Saturday, 20 July 2024

"You don't face your fears, you ride 'em"

Hi. We had houseguests. Talky ones. I was given no chance to break away nor could I rest and so I am STILL coughing. Like forcefully. Constantly. I drink hot tea all day. I try and rest now as we are a few days out from it all. We got the house pulled back together, rode out the heat wave (finally ebbing) and cleaned up. We ran errands and scrubbed everything for a fresh start for the rest of the summer (seriously, six Mondays and it's pretty much over) and this week I will be taking it extremely easy and resting and eating popsicles and doing crafts while floating in the pool.

Because I need to.

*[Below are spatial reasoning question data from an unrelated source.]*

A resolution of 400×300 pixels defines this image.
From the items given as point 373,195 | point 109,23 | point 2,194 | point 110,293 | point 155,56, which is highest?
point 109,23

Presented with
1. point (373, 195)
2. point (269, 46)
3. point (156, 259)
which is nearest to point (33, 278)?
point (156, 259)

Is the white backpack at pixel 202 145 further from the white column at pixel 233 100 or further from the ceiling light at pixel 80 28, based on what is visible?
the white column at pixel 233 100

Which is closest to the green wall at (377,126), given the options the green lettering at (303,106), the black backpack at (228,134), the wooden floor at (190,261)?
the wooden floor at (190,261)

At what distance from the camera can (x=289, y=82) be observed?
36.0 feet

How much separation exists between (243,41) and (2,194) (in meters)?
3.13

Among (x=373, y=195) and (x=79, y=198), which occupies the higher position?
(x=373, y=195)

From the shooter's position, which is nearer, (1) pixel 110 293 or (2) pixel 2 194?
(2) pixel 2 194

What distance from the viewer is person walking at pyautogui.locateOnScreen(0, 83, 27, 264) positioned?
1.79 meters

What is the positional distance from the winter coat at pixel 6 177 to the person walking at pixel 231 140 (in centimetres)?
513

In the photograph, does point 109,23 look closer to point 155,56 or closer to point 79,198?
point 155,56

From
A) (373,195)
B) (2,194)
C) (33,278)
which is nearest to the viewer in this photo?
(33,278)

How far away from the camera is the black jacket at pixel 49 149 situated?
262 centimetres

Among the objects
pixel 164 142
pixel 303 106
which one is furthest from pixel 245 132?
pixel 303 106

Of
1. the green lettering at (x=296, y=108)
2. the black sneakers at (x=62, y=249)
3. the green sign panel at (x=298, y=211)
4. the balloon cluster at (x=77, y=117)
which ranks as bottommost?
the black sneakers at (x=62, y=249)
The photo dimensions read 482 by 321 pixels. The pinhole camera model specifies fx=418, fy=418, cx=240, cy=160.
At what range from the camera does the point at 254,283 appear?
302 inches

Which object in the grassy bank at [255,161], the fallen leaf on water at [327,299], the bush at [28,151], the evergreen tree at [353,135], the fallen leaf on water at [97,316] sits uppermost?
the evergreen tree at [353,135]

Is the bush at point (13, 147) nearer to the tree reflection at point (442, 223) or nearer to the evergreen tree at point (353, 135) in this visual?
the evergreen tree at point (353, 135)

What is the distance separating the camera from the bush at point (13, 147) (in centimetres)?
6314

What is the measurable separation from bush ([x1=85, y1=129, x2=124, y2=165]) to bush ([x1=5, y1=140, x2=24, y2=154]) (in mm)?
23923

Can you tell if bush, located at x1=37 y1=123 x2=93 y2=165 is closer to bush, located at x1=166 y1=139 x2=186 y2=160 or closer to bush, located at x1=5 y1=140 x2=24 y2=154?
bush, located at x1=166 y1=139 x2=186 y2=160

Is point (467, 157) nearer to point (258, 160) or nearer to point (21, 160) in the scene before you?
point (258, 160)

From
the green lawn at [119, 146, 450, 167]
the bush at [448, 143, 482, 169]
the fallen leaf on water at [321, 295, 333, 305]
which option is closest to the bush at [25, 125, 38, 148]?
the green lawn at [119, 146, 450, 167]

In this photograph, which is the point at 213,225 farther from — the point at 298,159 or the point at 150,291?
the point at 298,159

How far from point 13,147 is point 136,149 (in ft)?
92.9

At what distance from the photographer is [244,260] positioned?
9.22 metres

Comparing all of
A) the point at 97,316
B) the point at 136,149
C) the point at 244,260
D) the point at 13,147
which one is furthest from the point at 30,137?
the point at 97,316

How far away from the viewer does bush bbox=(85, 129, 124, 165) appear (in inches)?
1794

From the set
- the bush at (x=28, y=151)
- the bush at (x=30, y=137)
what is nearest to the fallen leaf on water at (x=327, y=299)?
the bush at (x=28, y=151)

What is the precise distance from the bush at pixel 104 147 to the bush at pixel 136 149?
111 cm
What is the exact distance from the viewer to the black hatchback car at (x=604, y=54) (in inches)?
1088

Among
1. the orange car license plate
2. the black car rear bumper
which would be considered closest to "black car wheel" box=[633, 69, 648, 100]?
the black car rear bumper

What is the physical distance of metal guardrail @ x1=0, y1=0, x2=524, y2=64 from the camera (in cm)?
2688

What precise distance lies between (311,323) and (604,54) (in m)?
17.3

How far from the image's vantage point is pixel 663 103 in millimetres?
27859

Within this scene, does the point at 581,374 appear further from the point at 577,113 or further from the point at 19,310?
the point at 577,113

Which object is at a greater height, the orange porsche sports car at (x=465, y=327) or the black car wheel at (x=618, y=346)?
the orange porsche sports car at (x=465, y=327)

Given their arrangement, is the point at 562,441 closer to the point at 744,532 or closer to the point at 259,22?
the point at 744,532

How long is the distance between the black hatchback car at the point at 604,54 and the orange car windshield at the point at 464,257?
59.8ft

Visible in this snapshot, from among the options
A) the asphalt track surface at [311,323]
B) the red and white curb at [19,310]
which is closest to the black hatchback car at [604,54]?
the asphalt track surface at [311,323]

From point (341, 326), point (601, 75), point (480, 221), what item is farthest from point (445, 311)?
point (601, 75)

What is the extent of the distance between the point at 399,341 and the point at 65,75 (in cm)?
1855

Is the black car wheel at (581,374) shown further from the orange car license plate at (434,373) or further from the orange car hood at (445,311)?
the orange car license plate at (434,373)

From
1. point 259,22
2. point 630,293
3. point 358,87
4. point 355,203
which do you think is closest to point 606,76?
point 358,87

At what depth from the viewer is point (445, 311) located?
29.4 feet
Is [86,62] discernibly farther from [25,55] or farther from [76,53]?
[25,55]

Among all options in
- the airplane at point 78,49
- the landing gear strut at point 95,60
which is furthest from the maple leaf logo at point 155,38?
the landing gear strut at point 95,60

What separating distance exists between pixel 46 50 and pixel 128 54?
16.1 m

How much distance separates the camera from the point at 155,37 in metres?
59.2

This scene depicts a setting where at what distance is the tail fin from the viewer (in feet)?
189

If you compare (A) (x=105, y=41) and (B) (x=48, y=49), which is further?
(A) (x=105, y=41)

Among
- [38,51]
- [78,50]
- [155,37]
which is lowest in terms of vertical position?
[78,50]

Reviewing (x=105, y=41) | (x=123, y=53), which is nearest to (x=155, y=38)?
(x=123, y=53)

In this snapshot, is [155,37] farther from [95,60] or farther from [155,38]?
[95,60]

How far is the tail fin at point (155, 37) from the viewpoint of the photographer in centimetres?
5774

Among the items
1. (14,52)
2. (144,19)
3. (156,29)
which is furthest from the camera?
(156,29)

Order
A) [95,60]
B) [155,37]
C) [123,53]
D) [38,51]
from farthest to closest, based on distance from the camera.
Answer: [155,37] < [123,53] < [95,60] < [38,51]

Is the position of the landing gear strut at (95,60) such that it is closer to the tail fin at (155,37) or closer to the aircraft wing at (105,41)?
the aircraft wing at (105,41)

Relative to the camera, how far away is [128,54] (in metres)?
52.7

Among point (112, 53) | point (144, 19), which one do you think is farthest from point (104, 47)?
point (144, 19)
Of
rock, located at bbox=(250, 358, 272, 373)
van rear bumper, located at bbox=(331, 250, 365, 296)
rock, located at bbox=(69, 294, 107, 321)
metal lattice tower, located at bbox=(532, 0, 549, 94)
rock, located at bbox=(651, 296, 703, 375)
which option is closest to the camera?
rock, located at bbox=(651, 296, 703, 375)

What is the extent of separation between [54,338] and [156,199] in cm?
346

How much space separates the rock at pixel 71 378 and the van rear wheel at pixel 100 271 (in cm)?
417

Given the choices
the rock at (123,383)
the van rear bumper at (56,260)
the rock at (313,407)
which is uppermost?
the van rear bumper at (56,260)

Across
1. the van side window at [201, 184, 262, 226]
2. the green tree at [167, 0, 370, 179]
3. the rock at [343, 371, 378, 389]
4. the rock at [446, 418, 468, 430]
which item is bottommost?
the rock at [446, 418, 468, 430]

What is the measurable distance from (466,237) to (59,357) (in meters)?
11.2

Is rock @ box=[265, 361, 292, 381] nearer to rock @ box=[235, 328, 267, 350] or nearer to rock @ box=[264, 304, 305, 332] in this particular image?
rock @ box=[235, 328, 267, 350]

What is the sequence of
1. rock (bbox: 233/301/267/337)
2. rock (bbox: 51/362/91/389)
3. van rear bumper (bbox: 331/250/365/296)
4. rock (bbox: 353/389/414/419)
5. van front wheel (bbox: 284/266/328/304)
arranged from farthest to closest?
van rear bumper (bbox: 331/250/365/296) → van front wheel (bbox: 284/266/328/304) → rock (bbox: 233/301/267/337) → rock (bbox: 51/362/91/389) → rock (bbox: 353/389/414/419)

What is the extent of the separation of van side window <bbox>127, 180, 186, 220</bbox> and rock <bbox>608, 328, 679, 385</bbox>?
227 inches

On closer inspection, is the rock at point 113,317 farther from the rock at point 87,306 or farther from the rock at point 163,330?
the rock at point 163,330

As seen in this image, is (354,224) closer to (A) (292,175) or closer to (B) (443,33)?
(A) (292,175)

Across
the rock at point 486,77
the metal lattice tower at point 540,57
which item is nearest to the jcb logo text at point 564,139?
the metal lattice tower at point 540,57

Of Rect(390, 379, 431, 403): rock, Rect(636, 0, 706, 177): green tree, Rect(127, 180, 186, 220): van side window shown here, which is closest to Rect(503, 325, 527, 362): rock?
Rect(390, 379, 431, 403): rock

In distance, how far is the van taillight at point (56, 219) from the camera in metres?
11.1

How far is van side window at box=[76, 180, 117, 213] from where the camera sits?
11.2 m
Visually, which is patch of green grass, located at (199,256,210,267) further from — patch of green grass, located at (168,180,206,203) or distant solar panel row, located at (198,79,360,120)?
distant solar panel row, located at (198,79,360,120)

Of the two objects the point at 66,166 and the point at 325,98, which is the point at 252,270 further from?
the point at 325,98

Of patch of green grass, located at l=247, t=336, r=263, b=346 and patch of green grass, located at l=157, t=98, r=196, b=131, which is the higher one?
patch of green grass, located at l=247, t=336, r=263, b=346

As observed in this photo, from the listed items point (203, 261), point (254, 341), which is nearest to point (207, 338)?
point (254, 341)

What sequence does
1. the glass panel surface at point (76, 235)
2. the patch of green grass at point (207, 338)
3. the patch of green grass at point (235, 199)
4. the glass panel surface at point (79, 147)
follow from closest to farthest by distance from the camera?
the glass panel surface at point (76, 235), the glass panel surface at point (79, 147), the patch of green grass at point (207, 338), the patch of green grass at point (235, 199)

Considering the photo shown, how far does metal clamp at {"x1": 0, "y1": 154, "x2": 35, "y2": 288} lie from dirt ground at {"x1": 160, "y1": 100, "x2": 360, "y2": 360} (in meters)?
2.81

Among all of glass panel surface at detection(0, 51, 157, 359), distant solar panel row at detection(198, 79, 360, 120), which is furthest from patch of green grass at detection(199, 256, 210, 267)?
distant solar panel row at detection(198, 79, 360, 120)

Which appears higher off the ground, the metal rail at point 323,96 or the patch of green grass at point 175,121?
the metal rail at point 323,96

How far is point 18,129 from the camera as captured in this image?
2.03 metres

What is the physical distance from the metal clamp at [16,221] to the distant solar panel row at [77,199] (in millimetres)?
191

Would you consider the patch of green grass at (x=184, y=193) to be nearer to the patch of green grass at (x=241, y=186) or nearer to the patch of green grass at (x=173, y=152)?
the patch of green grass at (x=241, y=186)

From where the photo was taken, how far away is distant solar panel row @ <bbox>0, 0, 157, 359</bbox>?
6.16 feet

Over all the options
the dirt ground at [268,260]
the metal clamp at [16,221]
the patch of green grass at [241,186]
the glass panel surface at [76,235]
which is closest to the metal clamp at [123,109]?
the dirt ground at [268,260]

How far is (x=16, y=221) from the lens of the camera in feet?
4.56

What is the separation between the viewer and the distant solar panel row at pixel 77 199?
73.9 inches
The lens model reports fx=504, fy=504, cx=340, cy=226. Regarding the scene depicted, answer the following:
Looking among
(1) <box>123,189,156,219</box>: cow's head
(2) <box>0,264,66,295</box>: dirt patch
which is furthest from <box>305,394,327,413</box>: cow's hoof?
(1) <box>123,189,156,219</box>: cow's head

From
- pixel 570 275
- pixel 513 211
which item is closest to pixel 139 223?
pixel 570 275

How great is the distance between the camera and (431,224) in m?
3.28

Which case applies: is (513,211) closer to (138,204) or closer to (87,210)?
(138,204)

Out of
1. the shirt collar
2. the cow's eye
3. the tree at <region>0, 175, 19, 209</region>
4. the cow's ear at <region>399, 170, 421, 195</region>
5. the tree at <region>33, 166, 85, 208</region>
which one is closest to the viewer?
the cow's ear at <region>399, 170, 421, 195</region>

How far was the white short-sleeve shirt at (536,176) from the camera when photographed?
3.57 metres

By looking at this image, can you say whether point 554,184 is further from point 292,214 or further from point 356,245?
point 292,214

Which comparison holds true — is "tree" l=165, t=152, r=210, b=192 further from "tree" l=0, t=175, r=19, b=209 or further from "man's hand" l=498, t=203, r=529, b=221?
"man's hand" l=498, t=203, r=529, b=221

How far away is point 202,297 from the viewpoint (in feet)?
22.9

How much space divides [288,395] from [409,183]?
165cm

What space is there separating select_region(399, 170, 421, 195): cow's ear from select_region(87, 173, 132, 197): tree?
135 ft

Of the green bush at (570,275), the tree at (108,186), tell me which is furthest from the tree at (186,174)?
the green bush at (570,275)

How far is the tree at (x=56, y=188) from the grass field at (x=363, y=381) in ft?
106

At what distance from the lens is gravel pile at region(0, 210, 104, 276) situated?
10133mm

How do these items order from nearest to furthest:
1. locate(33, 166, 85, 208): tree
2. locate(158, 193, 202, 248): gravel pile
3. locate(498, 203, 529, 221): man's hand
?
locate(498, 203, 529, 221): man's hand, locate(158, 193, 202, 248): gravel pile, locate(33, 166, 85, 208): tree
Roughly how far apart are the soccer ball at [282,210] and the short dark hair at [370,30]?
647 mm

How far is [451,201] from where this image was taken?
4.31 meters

I also successfully talked the whole point into taking me to see Twisters this afternoon and hoo boy, I'm so glad we went. I was a superfan of Twister, it came out when I was twenty-five. This one was really good too. I loved it. I won't spoil anything but I was super surprised one of the final songs on the soundtrack was not Dolly Parton but Miranda Lambert. That shocked me. I may go see it again tomorrow. It was really really good. 

The plants are all doing crazy good things. All of the trees have new growth. All of the flowers are blooming and the roses are just budding one after another. All of the days meld together into one and we are all worn out and cranky from being overly warm in spite of AC, in spite of water to swim in, in spite of the fact that we are all together. Ben has been spending early evenings with me in the hammock and then sometimes on the patio with tea and hand holding and listening to the song sparrows and the singular American Goldfinch that keeps visiting. 

Soon the days will get shorter and I will lament wasting summer so I'm glad we got the summer theatre blockbuster out of the way today so it's not going to be a total waste but I really go into with a lot of expectations and plans and come out saddened and disappointed at how little of those plans get carried out. Maybe it's life. We are getting older. No one sleeps. The weight of the world gets tiresome to carry but then there are such bright spots. I need to find more bright spots that can be colourful polkadots to obliterate the dark parts. I need to get rid of this fucking cough because my whole chest hurts like a mofo all the time now.